Of course we could blame recruiters, hiring managers, HR professionals, HRMS suppliers, and lots of other folks, too. We could even blame the EEOC for not handing out more fines and enforcement actions; and we could blame all the high-priced consultants who fail to point out the elephant in the room. But let’s just acknowledge that effective leadership, from the top, would probably have gotten the job done post haste, long ago.

The necessary transformation is really quite straightforward and sensible: job analysis establishes “what it takes” to do a particular job — i.e. both in terms of tasks and contributions (job description) and in terms of jobholder KSAOs: knowledge, skills, abilities, and other characteristics (job specification). Without knowing what it takes, one cannot possibly identify candidates who have what it takes. Plus, you can’t properly validate a selection procedure, in order to avoid/defend allegations of discrimination, in the presence of adverse impact.

The most popular and long-standing screening and selection methods — i.e. reading résumés, application reviews, educational attainment, employment history, unstructured interviews, self-reporting personality tests, etc. — lack predictive validity for job performance and job learning.

The best predictors include: general mental ability (GMA or g), integrity/conscientiousness tests, job knowledge, work samples, job simulations, and structured interviews. When specifically referenced to a job analysis and when used together (i.e. the “whole-person approach” to assessment, as recommended by U.S. Department of Labor), these tests predict job performance and job learning with high reliability and validity, as required for both regulatory compliance and high-performance employee selection.
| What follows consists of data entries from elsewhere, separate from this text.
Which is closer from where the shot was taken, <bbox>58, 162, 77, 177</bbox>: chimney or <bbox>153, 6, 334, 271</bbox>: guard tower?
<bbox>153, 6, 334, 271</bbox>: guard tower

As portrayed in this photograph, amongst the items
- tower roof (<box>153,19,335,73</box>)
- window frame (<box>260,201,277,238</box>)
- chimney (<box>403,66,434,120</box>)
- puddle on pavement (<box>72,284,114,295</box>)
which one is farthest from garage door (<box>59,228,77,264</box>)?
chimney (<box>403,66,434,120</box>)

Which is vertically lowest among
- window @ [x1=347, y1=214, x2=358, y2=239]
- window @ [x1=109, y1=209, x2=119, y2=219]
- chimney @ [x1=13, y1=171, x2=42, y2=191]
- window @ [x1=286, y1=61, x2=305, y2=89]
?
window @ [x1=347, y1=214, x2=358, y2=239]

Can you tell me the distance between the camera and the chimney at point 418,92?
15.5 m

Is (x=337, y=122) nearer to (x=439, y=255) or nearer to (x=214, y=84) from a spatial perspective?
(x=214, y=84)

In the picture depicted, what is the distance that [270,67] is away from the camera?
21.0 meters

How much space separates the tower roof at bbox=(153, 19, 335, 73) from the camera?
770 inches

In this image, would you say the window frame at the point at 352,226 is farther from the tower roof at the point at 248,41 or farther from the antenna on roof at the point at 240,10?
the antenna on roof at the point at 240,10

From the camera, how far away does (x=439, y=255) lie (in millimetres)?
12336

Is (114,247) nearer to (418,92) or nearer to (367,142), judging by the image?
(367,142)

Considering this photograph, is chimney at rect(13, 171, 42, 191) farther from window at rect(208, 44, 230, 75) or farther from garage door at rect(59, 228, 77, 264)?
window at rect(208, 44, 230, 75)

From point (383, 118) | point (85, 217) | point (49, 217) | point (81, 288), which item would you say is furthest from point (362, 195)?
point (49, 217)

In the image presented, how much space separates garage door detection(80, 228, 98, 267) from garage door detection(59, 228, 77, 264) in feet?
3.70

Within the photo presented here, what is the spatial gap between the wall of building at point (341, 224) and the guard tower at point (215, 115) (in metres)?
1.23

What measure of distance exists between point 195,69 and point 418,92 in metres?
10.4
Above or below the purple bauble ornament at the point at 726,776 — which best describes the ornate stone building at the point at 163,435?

Recruiters, whether corporate or third-party, should want to see job analyses and the resulting job descriptions and job specifications — i.e. real ones … not the usual, ersatz, wish-list compilations that get called “job descriptions” and tend to frame recruiting assignments very poorly. Recruiters should also want to see the related assessment strategies and the corresponding selection process validity studies. These documents will help sourcing, screening, and recruiting efforts and ultimately lead to hires who perform well, develop well, and want to stay.

Recruiters, hiring managers, and employers will all benefit from taking job analysis disciplines to heart; indirectly, so will applicants, candidates, finalists, and employees, as well as businesses and society at large.

The choice ought to be easy; however, it hasn’t turned out that way. As Peter Drucker wrote: “What you have to do and the way you have to do it is incredibly simple. Whether you are willing to do it, that’s another matter.”

Fixing the mess will likely require CEO approval. But the CFO, CLO and/or CHRO can make that happen, by simply presenting the immutable business case. Recruiters, hiring managers, financial professionals, compliance professionals, and/or HR professionals, among others, could petition the CFO, CLO or CHRO, to get the ball rolling, and then help to build the business case favoring change for the better.